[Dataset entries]
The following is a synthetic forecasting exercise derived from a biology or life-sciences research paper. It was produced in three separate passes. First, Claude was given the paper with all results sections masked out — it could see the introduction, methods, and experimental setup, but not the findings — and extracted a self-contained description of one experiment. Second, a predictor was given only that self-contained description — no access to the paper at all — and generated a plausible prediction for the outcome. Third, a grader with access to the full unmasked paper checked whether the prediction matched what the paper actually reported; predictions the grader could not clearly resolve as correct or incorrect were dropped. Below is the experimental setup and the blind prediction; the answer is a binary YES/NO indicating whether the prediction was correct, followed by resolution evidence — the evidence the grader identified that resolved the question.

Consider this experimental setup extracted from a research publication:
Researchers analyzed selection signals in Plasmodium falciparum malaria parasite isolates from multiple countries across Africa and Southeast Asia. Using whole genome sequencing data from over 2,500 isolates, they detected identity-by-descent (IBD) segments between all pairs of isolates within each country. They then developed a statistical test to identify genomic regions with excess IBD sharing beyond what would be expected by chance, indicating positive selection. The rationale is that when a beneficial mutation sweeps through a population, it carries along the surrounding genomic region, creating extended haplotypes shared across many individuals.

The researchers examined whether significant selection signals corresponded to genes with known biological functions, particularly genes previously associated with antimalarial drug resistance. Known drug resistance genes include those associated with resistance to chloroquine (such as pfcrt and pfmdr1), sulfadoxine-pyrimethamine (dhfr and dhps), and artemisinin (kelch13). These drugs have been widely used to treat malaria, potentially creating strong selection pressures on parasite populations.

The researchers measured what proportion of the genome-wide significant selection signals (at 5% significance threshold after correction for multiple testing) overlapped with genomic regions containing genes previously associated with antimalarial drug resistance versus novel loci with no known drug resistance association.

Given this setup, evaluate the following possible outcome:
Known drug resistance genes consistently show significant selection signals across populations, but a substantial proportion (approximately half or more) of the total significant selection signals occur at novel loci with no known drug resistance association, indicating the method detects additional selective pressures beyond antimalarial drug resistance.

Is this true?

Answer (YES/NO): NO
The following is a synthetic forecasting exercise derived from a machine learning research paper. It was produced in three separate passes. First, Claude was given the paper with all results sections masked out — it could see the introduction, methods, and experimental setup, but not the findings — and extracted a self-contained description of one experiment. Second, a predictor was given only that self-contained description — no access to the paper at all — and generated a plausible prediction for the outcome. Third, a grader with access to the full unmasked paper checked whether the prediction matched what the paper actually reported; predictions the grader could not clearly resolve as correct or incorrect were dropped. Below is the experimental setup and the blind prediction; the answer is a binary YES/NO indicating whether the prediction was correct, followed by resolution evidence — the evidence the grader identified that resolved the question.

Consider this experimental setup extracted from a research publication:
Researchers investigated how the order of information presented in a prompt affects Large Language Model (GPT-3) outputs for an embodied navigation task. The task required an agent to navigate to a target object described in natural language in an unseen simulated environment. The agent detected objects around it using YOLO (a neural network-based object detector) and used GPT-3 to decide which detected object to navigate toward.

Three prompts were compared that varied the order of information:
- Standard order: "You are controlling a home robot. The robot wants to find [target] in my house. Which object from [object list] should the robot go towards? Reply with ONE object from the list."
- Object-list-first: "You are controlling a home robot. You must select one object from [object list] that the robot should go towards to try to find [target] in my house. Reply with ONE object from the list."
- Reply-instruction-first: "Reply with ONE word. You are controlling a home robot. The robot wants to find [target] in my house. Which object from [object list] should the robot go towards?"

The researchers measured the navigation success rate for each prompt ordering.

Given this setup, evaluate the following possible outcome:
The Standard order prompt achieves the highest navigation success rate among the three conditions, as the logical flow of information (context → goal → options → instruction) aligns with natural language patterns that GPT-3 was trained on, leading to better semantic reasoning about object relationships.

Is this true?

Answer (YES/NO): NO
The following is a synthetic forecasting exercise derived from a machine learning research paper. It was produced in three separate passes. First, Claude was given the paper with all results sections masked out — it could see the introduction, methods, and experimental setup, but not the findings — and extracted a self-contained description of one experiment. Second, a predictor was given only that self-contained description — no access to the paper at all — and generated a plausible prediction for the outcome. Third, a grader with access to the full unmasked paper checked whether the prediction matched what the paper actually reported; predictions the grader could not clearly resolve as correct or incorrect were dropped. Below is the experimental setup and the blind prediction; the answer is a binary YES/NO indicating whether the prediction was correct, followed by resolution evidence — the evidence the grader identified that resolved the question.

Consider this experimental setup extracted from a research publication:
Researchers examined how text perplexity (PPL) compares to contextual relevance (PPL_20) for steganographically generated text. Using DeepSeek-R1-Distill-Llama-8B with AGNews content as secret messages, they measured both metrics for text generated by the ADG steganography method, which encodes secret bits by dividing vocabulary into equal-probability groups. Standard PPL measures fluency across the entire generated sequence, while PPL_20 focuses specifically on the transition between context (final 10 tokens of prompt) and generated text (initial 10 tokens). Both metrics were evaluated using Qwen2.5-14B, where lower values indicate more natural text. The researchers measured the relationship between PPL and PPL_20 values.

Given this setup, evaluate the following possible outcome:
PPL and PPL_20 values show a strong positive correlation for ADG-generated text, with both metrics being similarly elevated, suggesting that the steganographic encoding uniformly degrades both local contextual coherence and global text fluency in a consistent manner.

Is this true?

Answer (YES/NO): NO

-- EXERCISE DETAILS --
Only the number should be given: the count of lines in the entries that contain the string "wants".

-- ANSWER AREA --
2